Welcome! This repo contains basic CRUD functions along with some data manipulation tools to extract equity data from MySQL using Python. This repo will be the central hub for learning how to manipulate equity data using code instead of cumbersome MS Excel.
The genesis behind this initiative was to re-invent our data storage due to increasingly archaic MS Excel based methods. Data storage and retrieval in Excel drains massive amounts of resources and takes far too much time. This is especially true considering our time series data continues to scale into the future.
For a smaller buy-side RIA, this is a big deal. Our data spans 19 years and grows every month.
- Humans are ill-equipped to quantify and model volumes of complex unstructured information into predictive insights
- As a consequence, decision makers miss valuable insights buried in the complexity and make their decisions on incomplete and biased analysis
- As it relates to our current SOP, 180mb excel files are hard/impossible to manipulate in memory along with multiple other desktop apps
- In order to grab only certain fields from a larger dataset, you HAVE to read into the entire sheet
- (This is like 'SELECT * FROM foo' when you only want one field, it makes no sense to display all data if not desired)

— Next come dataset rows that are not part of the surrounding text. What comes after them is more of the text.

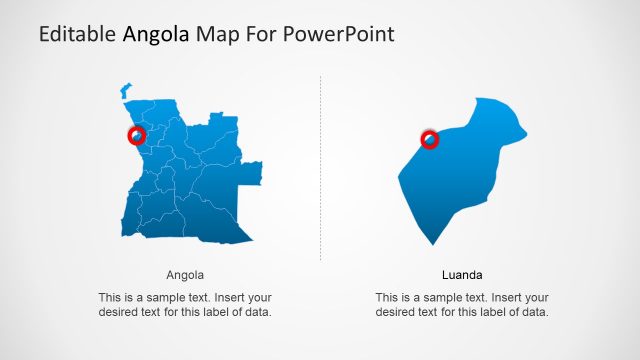 Editable Angola Map For PowerPoint

Angola

This is a sample text. Insert your desired text for this label of data.

Luanda

This is a sample text. Insert your desired text for this label of data.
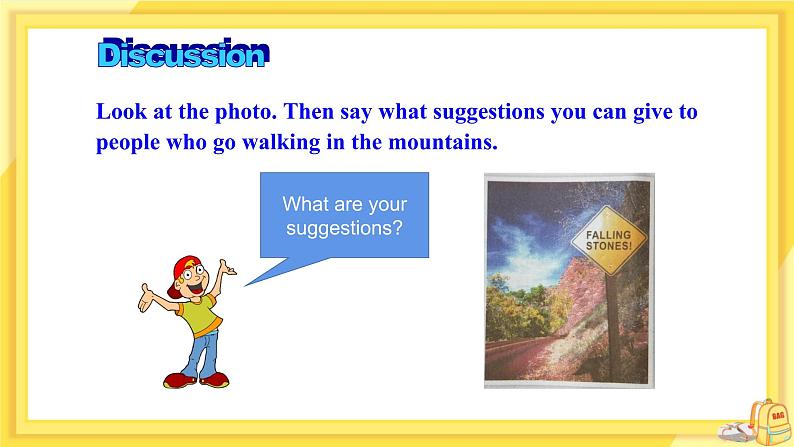 Discussion

Look at the photo. Then say what suggestions you can give to people who go walking in the mountains.

What are your suggestions?

FALLING STONES!

BAG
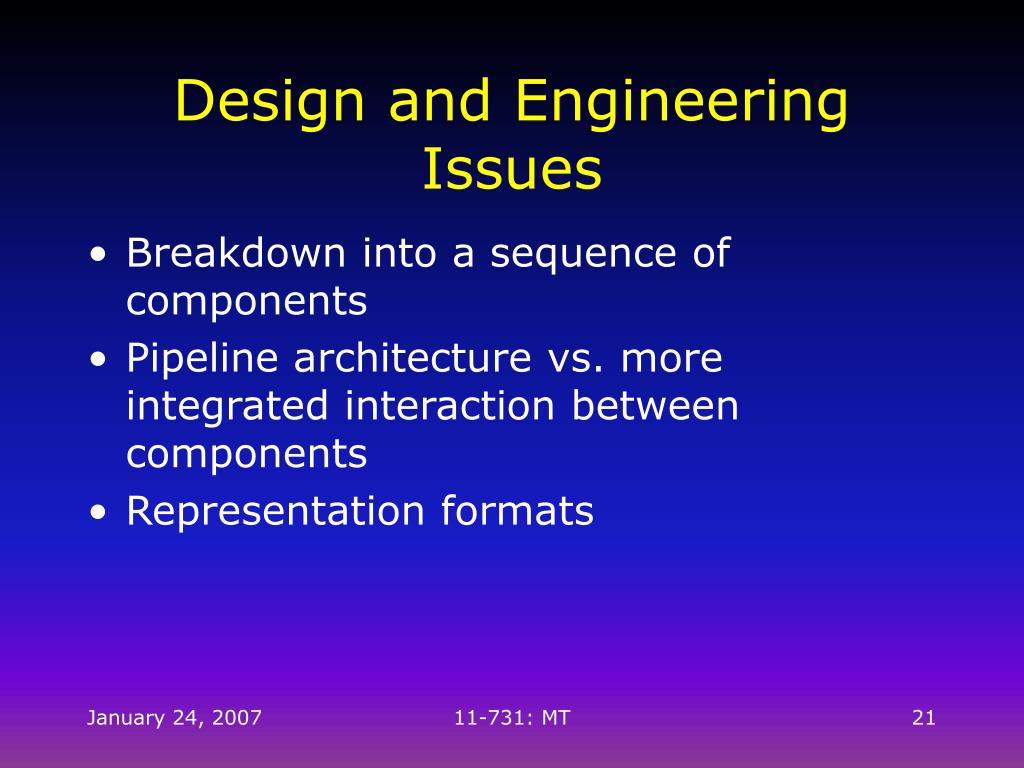 Design and Engineering Issues

• Breakdown into a sequence of components
• Pipeline architecture vs. more integrated interaction between components
• Representation formats

January 24, 2007

11-731: MT

21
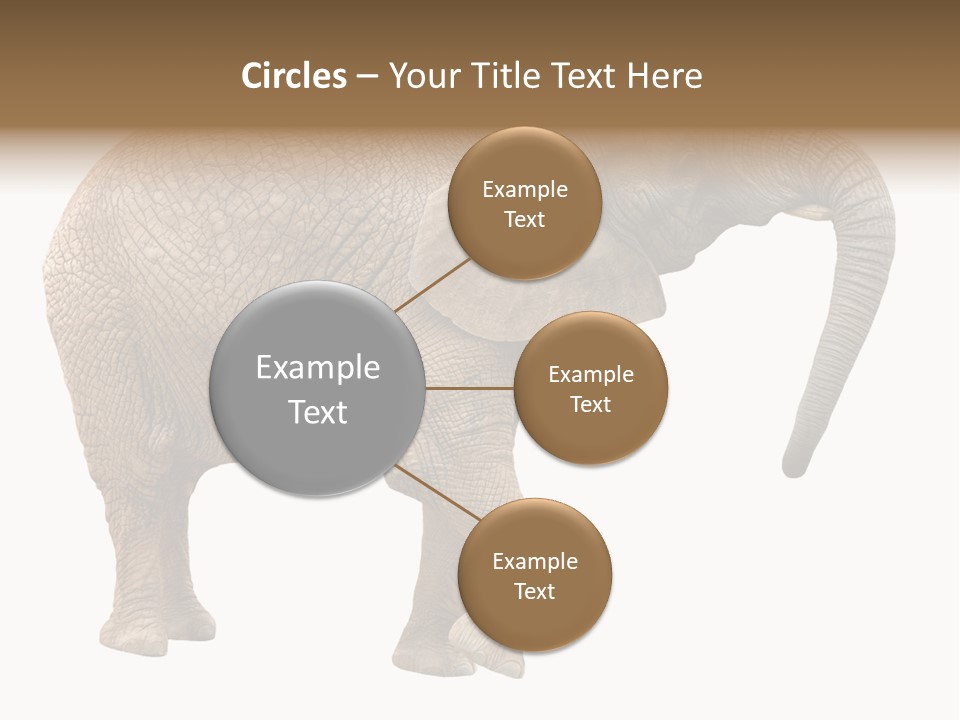 Circles – Your Title Text Here

Example Text

Example Text

Example Text

Example Text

- And speaking of that last point, you can't grab data without rendering it to the screen in Excel! Annoying!
TLDR: Most of the work we do involves grabbing a mass of data saved in some Excel file, pasting it into a seperate excel instance, manipulating it and saving it somewhere. This is incredibly RAM intensive and excel is prone to crashes.
In my limited experience I've coded in JavaScript, C, HTML-CSS (both non-logical) and Python. All of these languages but one have a major drawback: to beginners the code looks like an alien language. Python is written in what looks like the english language. This means you can start creating faster!!!
Python has great statistical and visualization libraries and works well with any modern O/RDBMS, NoSQL or Non Relational DMBS.
At EquityCompass, our data enterprise houses as-of, as-reported equity market data that we aggregate monthly. We target coverage of the Russell 3000 and the S&P 500. Our data is updated as-of the last day of the month and includes obsolete securities going back to 2001. We currently aggregate data on 206 unique fields for each security, less eight fields which are identifiers.
Each month we exand our data by 3,100 securities x 206 fields = 638,600 data points.
Fields include price, 52wk hi and lo, valuation fields, relative strength fields, sector data, fundamental data, index membership data and LOTS of proprietary metrics. We currently do not publish our data publicly, nor do we have plans to sell our data via an API.
Within the test_data folder, the file gmas.py is to become the most critical template of this initiative. GMAS (Pronounced: G-mass) stands for GRAB-MANIPULATE-AND-SAVE. These are the primary steps that our gata will go through once it's scrubbed and transitioned into MySQL.
The GMAS will be supported by the file masterQuery.py in the 'queries' folder within 'test_data.' This file has searchable key-words that will allow me to copy-pasta queries for certain files we create. The critera for sorting and filtering our data to create certian lists remains the same over time.